#### GIVEN RECORDS

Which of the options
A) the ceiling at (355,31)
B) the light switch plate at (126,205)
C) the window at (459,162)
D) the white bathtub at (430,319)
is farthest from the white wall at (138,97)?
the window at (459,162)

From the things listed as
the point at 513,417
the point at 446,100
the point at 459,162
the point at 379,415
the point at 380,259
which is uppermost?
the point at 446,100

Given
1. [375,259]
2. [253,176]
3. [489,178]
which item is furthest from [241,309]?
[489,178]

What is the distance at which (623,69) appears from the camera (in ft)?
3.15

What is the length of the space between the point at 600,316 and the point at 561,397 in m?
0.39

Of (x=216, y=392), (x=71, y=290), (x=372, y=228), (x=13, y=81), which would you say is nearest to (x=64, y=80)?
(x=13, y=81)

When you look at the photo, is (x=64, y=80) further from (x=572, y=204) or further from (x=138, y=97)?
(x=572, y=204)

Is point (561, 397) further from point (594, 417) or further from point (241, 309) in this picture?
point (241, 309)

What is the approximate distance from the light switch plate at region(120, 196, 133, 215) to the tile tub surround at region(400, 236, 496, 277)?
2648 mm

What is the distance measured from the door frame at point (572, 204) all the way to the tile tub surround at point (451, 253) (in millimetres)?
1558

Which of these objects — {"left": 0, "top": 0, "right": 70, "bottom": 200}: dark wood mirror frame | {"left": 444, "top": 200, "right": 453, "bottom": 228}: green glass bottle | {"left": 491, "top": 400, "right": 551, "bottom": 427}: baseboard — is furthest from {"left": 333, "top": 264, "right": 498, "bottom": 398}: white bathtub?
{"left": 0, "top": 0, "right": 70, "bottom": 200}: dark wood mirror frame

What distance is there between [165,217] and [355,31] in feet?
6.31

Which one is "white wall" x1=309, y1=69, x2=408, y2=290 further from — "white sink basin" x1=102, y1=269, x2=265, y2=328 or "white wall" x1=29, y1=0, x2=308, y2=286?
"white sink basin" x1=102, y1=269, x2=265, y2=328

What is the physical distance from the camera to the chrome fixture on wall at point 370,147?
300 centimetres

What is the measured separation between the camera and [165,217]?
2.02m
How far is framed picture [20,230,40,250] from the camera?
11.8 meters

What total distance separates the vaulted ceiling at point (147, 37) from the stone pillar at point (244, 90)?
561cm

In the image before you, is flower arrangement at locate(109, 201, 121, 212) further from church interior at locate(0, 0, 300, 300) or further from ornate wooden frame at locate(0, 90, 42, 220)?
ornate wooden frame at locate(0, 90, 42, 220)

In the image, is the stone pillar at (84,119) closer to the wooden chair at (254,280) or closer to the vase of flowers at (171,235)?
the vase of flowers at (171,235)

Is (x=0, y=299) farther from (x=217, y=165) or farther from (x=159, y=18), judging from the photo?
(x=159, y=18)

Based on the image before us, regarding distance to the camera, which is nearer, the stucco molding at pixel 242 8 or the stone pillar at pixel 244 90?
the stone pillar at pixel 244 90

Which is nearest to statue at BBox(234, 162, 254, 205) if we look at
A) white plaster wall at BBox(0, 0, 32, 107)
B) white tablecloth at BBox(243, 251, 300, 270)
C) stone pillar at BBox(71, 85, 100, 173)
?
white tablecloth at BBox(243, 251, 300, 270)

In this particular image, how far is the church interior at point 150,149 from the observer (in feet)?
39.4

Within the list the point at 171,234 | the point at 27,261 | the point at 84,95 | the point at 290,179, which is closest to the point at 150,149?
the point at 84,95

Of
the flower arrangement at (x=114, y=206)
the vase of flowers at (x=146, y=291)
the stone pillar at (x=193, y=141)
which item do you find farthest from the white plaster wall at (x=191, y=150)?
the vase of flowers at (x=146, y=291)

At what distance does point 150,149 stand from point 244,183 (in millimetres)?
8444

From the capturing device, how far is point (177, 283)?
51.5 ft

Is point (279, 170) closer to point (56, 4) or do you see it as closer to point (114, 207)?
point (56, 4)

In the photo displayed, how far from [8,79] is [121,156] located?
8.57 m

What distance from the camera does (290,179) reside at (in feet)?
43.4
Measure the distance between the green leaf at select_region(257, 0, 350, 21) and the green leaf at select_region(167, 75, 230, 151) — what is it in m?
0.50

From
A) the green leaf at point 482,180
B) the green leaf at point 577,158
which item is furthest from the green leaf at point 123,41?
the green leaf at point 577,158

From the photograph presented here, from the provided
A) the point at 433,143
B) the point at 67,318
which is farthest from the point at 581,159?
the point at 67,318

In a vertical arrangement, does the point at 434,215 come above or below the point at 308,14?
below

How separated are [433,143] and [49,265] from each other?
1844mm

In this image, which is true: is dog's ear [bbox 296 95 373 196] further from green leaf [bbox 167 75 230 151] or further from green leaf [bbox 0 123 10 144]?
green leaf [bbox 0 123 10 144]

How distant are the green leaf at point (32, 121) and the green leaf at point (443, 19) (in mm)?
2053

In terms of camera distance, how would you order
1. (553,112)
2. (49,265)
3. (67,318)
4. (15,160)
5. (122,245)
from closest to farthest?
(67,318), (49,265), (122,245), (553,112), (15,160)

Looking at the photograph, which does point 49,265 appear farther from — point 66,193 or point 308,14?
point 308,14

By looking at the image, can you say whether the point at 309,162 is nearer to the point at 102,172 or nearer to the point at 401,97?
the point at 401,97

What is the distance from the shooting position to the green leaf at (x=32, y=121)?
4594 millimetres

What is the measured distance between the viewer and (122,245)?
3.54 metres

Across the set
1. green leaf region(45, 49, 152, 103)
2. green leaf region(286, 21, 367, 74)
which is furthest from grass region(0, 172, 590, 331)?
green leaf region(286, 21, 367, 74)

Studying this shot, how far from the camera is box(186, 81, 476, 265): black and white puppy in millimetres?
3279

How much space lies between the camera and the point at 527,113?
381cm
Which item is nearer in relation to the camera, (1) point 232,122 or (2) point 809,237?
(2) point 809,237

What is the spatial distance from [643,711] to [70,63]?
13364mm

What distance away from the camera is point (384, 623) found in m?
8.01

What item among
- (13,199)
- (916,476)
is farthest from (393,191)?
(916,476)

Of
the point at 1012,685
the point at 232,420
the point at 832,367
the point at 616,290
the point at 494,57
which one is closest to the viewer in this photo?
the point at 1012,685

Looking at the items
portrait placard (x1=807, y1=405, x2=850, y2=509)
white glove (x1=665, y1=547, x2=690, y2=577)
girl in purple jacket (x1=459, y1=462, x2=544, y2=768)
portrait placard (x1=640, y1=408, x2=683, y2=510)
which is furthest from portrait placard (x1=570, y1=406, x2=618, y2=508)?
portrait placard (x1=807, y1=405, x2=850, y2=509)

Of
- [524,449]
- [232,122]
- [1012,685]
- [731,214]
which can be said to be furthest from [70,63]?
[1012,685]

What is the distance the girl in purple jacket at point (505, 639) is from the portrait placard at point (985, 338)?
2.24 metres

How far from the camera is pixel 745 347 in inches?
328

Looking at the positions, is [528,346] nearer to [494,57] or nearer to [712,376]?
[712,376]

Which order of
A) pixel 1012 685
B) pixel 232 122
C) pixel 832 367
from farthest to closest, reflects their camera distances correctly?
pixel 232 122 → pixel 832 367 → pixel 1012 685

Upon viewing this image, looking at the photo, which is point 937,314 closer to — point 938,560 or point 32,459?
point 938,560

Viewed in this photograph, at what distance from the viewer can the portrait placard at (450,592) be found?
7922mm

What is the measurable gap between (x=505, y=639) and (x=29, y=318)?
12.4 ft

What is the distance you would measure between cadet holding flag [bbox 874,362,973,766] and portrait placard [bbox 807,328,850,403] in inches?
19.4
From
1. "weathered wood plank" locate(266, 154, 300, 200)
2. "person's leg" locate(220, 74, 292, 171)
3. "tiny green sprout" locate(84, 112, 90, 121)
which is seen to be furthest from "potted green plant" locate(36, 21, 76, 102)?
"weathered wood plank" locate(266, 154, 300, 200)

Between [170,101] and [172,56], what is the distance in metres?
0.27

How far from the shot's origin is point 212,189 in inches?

########

Look above for the line containing "Looking at the items", then transcribe it and all lines after it through the last, exactly and with nothing else.

• **EXERCISE OUTPUT**:
Looking at the items
portrait placard (x1=807, y1=405, x2=850, y2=509)
white glove (x1=665, y1=547, x2=690, y2=577)
girl in purple jacket (x1=459, y1=462, x2=544, y2=768)
portrait placard (x1=640, y1=408, x2=683, y2=510)
which is furthest from portrait placard (x1=570, y1=406, x2=618, y2=508)?
portrait placard (x1=807, y1=405, x2=850, y2=509)

Of
- [524,449]
- [232,122]
- [1012,685]
- [731,214]
which can be said to be furthest from [70,63]?
[1012,685]

What is the distance the girl in purple jacket at point (505, 639) is from the portrait placard at point (985, 338)?
2.24 metres

How far from the camera is pixel 745 347 in inches?
328

Looking at the positions, is [528,346] nearer to [494,57] or nearer to [712,376]?
[712,376]

Which order of
A) pixel 1012 685
B) pixel 232 122
C) pixel 832 367
from farthest to closest, reflects their camera distances correctly?
pixel 232 122 → pixel 832 367 → pixel 1012 685

Upon viewing this image, looking at the photo, which is point 937,314 closer to — point 938,560 or point 32,459?
point 938,560

Viewed in this photograph, at what distance from the viewer can the portrait placard at (450,592) be found?
7922mm

What is the measurable gap between (x=505, y=639) and (x=29, y=318)?
12.4 ft

What is the distance you would measure between cadet holding flag [bbox 874,362,973,766] and portrait placard [bbox 807,328,850,403] in inches?
19.4
From
1. "weathered wood plank" locate(266, 154, 300, 200)
2. "person's leg" locate(220, 74, 292, 171)
3. "tiny green sprout" locate(84, 112, 90, 121)
which is seen to be furthest from "potted green plant" locate(36, 21, 76, 102)?
"weathered wood plank" locate(266, 154, 300, 200)

Between [170,101] and [172,56], what is the distance in metres?
0.27

How far from the shot's origin is point 212,189 in inches?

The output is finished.